Yes, but the bar is higher. Google leans less on raw link counts than it once did and far more on relevance and quality, so a few earned links from sites your audience reads beat hundreds of cheap ones. In BuzzStream's 2025 research, 68% of link builders said they expect link building to matter more over the next two years, partly because the same coverage feeds the source trails behind AI answers.

Is link building against Google's guidelines?

Earning links through good content, PR and outreach is fine and encouraged. What breaks the rules is paying for links that pass ranking credit, or using private blog networks and automated schemes. The method matters more than the label.

How long does link building take to show results?

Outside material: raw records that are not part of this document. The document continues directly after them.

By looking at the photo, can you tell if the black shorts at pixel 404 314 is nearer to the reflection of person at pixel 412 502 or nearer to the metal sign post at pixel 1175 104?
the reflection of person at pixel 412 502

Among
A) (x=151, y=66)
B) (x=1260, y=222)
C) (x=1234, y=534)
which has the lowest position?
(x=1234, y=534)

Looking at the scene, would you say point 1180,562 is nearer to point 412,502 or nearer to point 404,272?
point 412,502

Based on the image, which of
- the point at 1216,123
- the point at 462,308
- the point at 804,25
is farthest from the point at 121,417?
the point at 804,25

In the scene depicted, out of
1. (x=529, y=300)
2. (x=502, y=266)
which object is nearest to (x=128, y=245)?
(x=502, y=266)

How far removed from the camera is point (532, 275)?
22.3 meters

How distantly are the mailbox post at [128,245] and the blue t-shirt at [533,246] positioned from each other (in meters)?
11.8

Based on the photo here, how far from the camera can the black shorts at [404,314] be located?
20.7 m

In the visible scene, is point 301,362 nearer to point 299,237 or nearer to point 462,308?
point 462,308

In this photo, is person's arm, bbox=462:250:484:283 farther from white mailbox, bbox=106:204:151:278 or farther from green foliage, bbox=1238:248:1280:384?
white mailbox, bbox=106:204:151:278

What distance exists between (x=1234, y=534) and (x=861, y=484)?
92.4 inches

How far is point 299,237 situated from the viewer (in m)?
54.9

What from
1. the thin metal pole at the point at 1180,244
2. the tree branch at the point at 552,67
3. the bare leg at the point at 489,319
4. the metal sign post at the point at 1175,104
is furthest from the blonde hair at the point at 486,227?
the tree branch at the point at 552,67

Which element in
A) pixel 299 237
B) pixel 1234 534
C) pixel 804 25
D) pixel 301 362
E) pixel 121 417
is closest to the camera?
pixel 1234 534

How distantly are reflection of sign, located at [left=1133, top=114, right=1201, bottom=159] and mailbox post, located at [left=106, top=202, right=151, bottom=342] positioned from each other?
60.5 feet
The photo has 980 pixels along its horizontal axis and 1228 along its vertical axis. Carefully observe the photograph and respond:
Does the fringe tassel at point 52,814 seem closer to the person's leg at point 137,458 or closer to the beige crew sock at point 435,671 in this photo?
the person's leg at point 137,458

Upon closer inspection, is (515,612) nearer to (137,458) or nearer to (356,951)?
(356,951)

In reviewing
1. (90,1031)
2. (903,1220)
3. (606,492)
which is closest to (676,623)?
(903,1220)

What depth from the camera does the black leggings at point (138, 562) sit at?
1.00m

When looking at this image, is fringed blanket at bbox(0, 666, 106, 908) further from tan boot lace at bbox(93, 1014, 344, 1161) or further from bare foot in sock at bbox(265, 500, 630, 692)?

Individual links can be indexed within roughly two weeks, but movement in rankings usually takes a few months as the wider profile and on-page work compound. In BuzzStream's data, 46.2% of teams reported measurable results from a digital PR campaign after three to six months. Anyone promising overnight jumps is overselling.

Can I build links myself or do I need an agency?

You can. Outreach, useful content and digital PR are all doable in-house if you have the time and contacts. An agency mainly buys you speed, journalist relationships and consistency, which is where most internal efforts stall.

What is the difference between link building and link earning?

Link earning is when other sites link to you without being asked, usually because you published something worth citing. Link building is the broader, active work of making that happen: creating the asset, doing the outreach and pitching the story. The strongest programmes do both, and lean on earned links because they are the hardest to fake.